-------- Passage provided --------
You can create a UAE-compliant tax invoice in Deskloc Flow from Sales → Tax Invoices → + New Tax Invoice. Pick a customer (their TRN and address auto-fill), set the date and payment terms, add line items, choose VAT 5% Standard or 0% Zero-Rated, and click Create Invoice. The resulting PDF is FTA-compliant out of the box — it shows your TRN, the customer's TRN, "TAX INVOICE" title, VAT breakdown, amount in words, and a QR code, all required for full UAE tax invoices.
This article walks through the full flow for UAE businesses, including how to pick the right VAT rate, when to use the Arabic Invoice layout for government clients, and when to use the Trade Invoice format with FOB/CIF pricing for export shipments.
TL;DR
- Sales → Tax Invoices → + New Tax Invoice → pick customer → add line items → choose VAT rate → Create Invoice
- VAT options: 5% Standard (default for most UAE supplies) or 0% Zero-Rated (for qualifying exports and specific supplies)
-------- Provided data --------
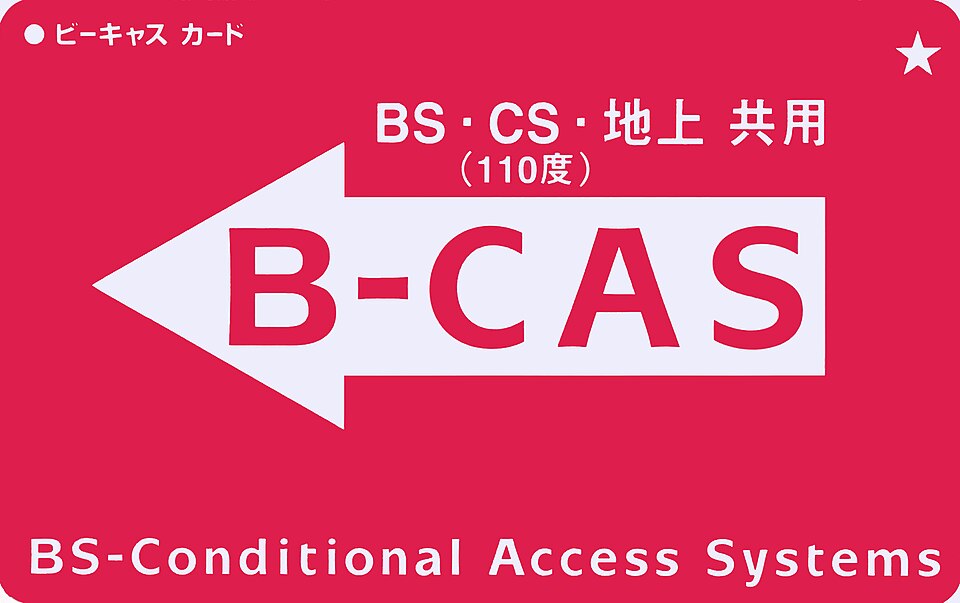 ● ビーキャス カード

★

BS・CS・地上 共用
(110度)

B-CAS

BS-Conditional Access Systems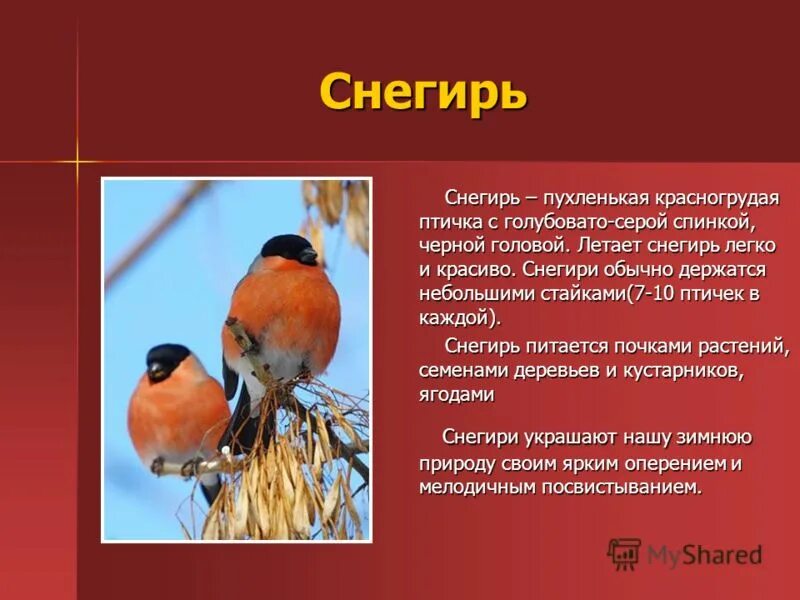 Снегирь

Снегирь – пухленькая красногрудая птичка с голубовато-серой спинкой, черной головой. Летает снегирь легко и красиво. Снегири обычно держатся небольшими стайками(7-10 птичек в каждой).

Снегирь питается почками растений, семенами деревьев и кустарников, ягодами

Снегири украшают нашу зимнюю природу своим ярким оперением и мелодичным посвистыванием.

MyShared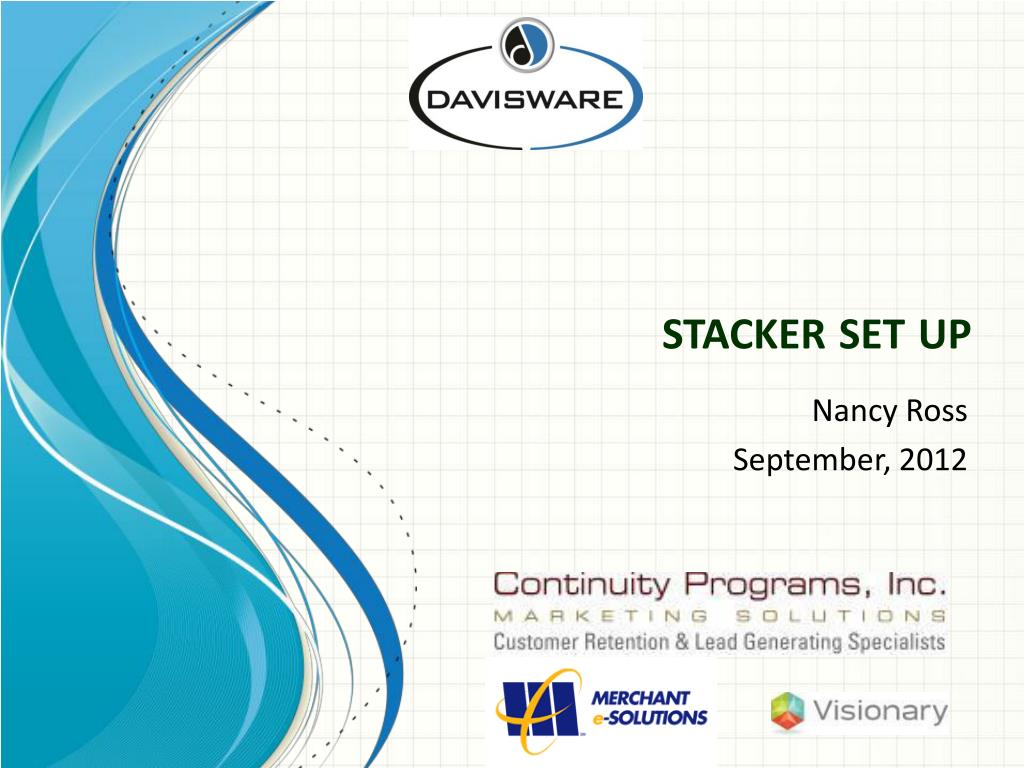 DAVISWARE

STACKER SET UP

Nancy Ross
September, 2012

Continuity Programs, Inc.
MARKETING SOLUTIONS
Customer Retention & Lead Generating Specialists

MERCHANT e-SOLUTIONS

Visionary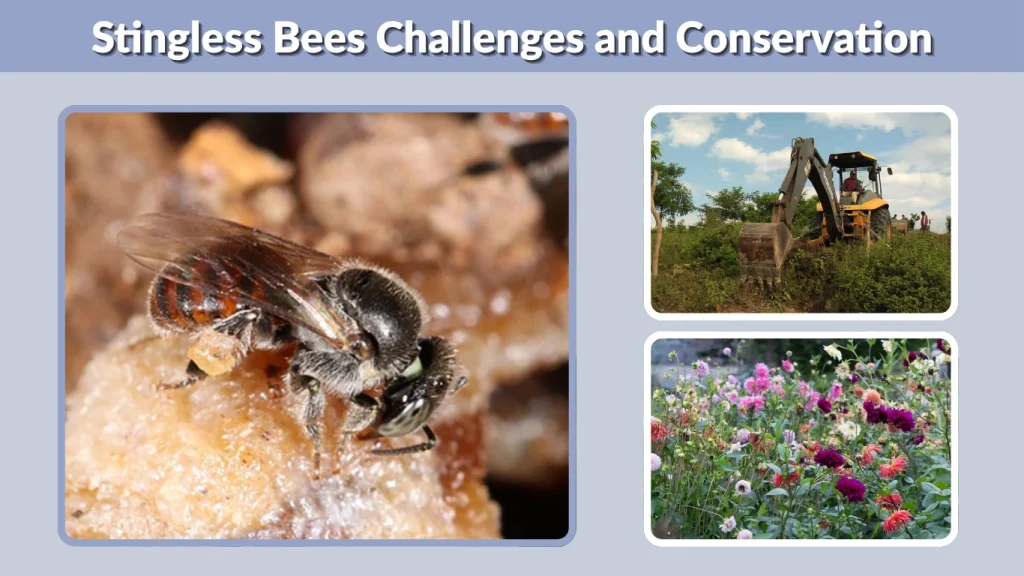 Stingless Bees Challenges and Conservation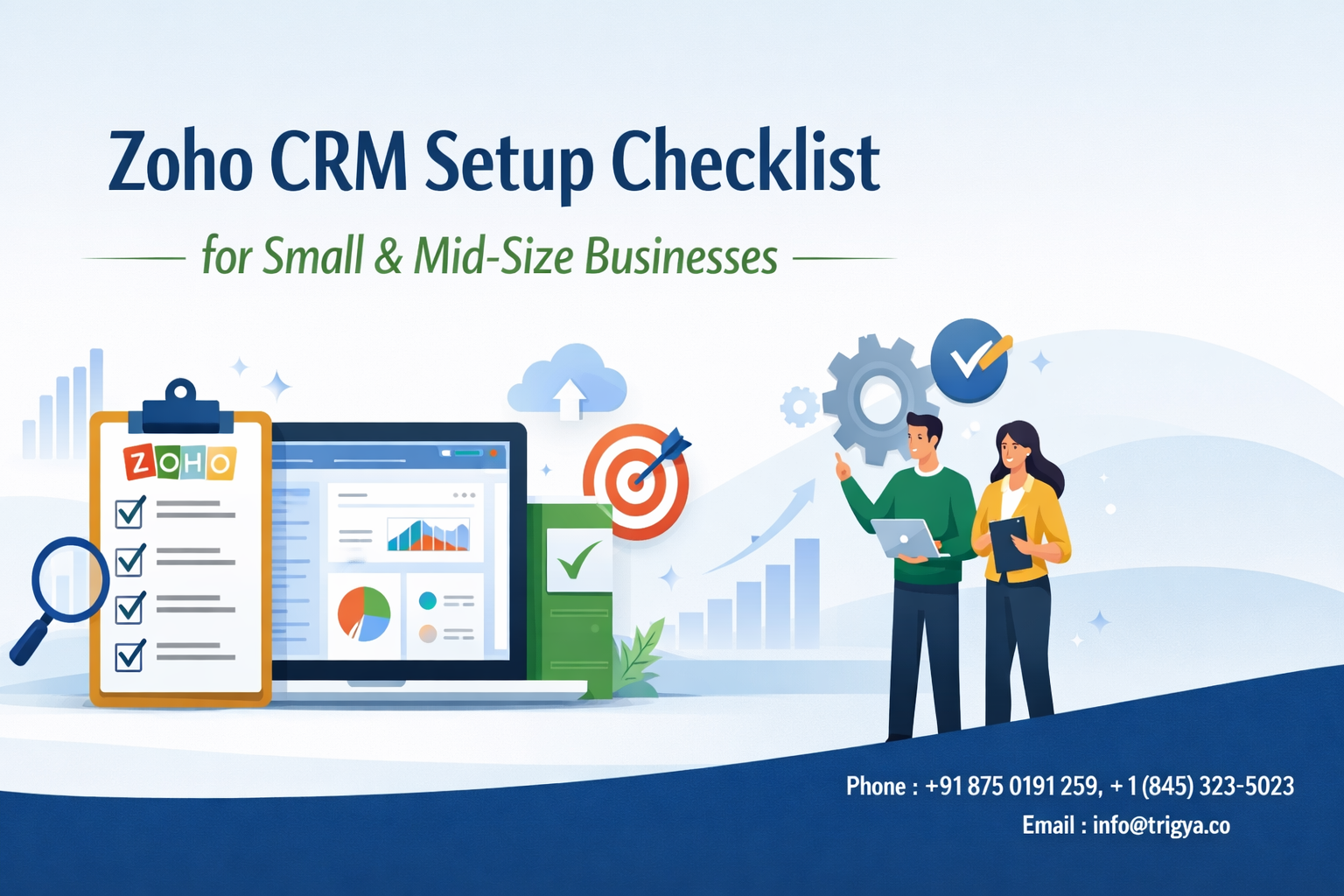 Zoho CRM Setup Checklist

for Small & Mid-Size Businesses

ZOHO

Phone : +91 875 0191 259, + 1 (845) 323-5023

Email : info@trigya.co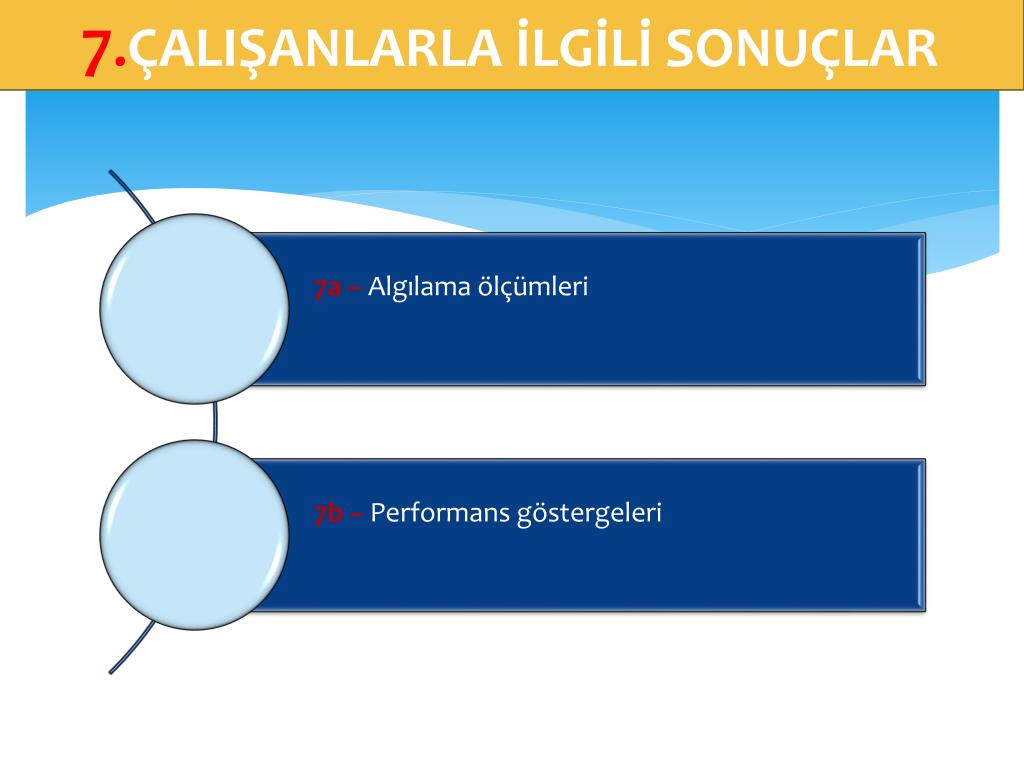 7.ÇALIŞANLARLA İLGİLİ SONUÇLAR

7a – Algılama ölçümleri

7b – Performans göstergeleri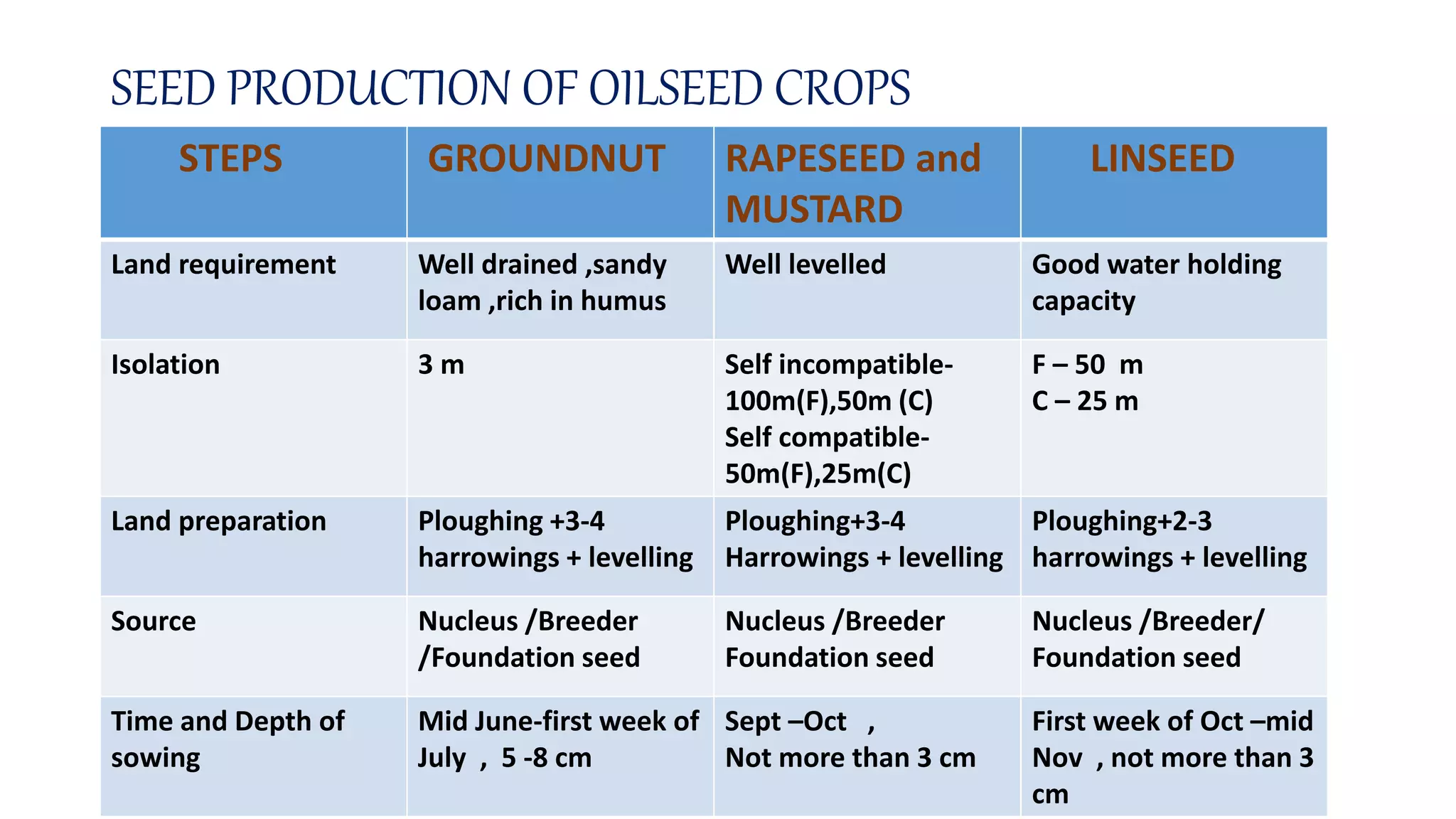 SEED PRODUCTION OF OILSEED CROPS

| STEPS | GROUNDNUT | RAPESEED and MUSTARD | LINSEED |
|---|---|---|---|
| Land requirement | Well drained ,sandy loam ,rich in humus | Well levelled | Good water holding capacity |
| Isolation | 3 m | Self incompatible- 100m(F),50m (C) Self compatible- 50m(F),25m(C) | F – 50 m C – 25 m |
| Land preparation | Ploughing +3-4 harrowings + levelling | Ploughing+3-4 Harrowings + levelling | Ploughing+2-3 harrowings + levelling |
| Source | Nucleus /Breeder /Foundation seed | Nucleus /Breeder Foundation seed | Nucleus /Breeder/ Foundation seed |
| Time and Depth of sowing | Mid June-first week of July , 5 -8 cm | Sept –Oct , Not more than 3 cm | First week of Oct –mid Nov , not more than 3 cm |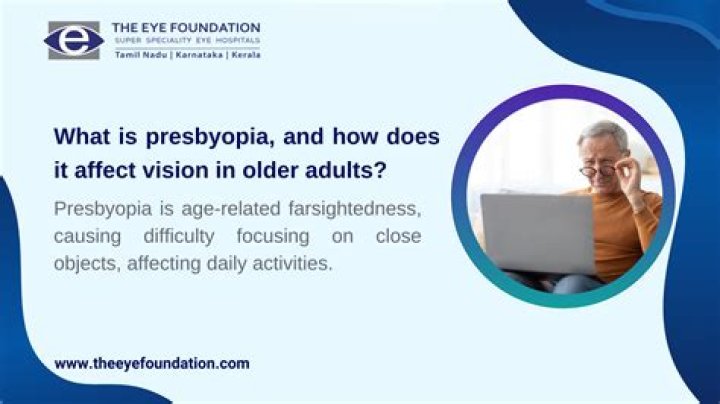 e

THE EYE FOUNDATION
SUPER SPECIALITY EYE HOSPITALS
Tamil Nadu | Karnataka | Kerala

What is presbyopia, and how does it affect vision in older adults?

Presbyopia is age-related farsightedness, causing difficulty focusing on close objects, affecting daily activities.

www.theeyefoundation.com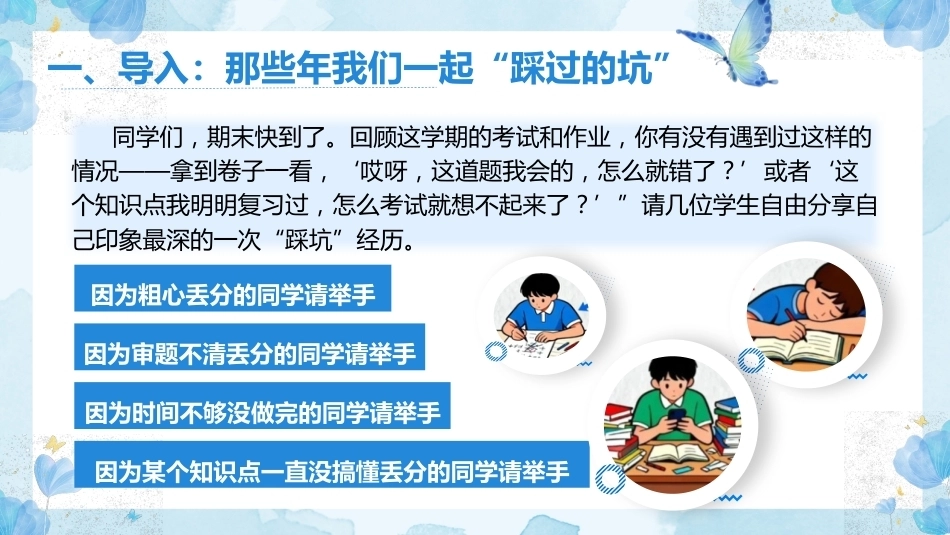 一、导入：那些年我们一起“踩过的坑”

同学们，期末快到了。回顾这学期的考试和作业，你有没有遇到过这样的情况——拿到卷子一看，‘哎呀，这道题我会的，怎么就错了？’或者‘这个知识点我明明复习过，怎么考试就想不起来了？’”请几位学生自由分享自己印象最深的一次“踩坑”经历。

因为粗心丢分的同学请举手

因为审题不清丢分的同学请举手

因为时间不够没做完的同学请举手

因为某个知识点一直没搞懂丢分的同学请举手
--------
_What to do_
(1) Reproduce everything in the invoicing guide from "You can create" down to "for export shipments.".
(2) Turn the paragraph of the invoicing guide that begins "You can create a UAE-compliant tax invoice" into a short list that keeps its main facts.
The material has no connection to the invoicing guide.

_Answers to the problems_
(1)
You can create a UAE-compliant tax invoice in Deskloc Flow from Sales → Tax Invoices → + New Tax Invoice. Pick a customer (their TRN and address auto-fill), set the date and payment terms, add line items, choose VAT 5% Standard or 0% Zero-Rated, and click Create Invoice. The resulting PDF is FTA-compliant out of the box — it shows your TRN, the customer's TRN, "TAX INVOICE" title, VAT breakdown, amount in words, and a QR code, all required for full UAE tax invoices.
This article walks through the full flow for UAE businesses, including how to pick the right VAT rate, when to use the Arabic Invoice layout for government clients, and when to use the Trade Invoice format with FOB/CIF pricing for export shipments.

(2)
- Create the invoice in Deskloc Flow under Sales → Tax Invoices → + New Tax Invoice.
- Pick a customer, and their TRN and address fill in automatically.
- Set the date and payment terms, then add line items.
- Choose VAT 5% Standard or 0% Zero-Rated, then click Create Invoice.
- The resulting PDF is FTA-compliant. It shows your TRN, the customer's TRN, the "TAX INVOICE" title, the VAT breakdown, the amount in words and a QR code, all of which full UAE tax invoices require.